## [TEXT TO READ]

■ ■ ■ ■

WARNING: multiple messages have this Message-ID (diff)
From: "Adalber Lazăr" <alazar@bitdefender.com>
To: kvm@vger.kernel.org
Cc: linux-mm@kvack.org, "Paolo Bonzini" <pbonzini@redhat.com>,
	"Radim Krčmář" <rkrcmar@redhat.com>,
	"Xiao Guangrong" <guangrong.xiao@linux.intel.com>,
	"Mihai Donțu" <mdontu@bitdefender.com>,
	"Adalbert Lazar" <alazar@bitdefender.com>
Subject: [RFC PATCH v4 01/18] kvm: add documentation and ABI/API headers for the VM introspection subsystem
Date: Mon, 18 Dec 2017 21:06:25 +0200	[thread overview]
Message-ID: <20171218190642.7790-2-alazar@bitdefender.com> (raw)
In-Reply-To: <20171218190642.7790-1-alazar@bitdefender.com>

From: Adalbert Lazar <alazar@bitdefender.com>

This includes the new hypercalls and KVM_xxx return values.

■ ■ ■ ■

## [RECORDS SUPPLIED]
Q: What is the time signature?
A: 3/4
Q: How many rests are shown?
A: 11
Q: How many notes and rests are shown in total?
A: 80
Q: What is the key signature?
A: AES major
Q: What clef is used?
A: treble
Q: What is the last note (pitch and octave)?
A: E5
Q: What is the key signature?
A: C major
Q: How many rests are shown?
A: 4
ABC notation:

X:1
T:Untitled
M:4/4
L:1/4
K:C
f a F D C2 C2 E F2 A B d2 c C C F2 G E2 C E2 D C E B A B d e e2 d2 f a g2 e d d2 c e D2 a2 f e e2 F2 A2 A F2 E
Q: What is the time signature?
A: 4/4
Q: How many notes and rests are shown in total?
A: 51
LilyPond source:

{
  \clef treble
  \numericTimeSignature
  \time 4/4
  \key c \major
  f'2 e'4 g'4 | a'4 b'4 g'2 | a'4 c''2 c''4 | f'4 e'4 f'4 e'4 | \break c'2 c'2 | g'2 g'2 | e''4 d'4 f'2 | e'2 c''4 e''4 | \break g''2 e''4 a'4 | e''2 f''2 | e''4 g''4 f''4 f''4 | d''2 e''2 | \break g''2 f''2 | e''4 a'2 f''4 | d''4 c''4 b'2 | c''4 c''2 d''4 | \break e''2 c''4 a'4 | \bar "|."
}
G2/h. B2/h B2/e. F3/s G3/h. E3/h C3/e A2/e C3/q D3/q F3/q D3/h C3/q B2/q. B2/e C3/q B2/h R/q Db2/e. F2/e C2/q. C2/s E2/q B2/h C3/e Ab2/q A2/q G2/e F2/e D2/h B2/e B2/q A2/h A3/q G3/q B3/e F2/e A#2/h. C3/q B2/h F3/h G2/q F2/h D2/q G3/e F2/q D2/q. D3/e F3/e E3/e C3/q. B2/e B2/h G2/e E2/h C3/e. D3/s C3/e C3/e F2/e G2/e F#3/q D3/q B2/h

■ ■ ■ ■

## [DIRECTIVES]
(A) Reproduce the stretch of the KVM patch email from "In-Reply-To: <20171218190642.7790-1-alazar@bitdefender.com>" through "KVM_xxx return values." word for word.
(B) Write the next part of the KVM patch email, picking up right after its last line.

## [ANSWERS TO THE TASKS]
(A)
In-Reply-To: <20171218190642.7790-1-alazar@bitdefender.com>

From: Adalbert Lazar <alazar@bitdefender.com>

This includes the new hypercalls and KVM_xxx return values.

(B)
Signed-off-by: Mihai DonE?u <mdontu@bitdefender.com>
Signed-off-by: Adalbert LazA?r <alazar@bitdefender.com>
---
 Documentation/virtual/kvm/00-INDEX       |    2 +
 Documentation/virtual/kvm/hypercalls.txt |   66 ++
 Documentation/virtual/kvm/kvmi.rst       | 1323 ++++++++++++++++++++++++++++++
 arch/x86/include/uapi/asm/kvmi.h         |  213 +++++
 include/uapi/linux/kvm_para.h            |   10 +-
 include/uapi/linux/kvmi.h                |  150 ++++
 6 files changed, 1763 insertions(+), 1 deletion(-)
 create mode 100644 Documentation/virtual/kvm/kvmi.rst
 create mode 100644 arch/x86/include/uapi/asm/kvmi.h
 create mode 100644 include/uapi/linux/kvmi.h

diff --git a/Documentation/virtual/kvm/00-INDEX b/Documentation/virtual/kvm/00-INDEX
index 69fe1a8b7ad1..49ea106ca86b 100644
--- a/Documentation/virtual/kvm/00-INDEX
+++ b/Documentation/virtual/kvm/00-INDEX
@@ -10,6 +10,8 @@ halt-polling.txt
 	- notes on halt-polling
 hypercalls.txt
 	- KVM hypercalls.
+kvmi.rst
+	- VM introspection.
 locking.txt
 	- notes on KVM locks.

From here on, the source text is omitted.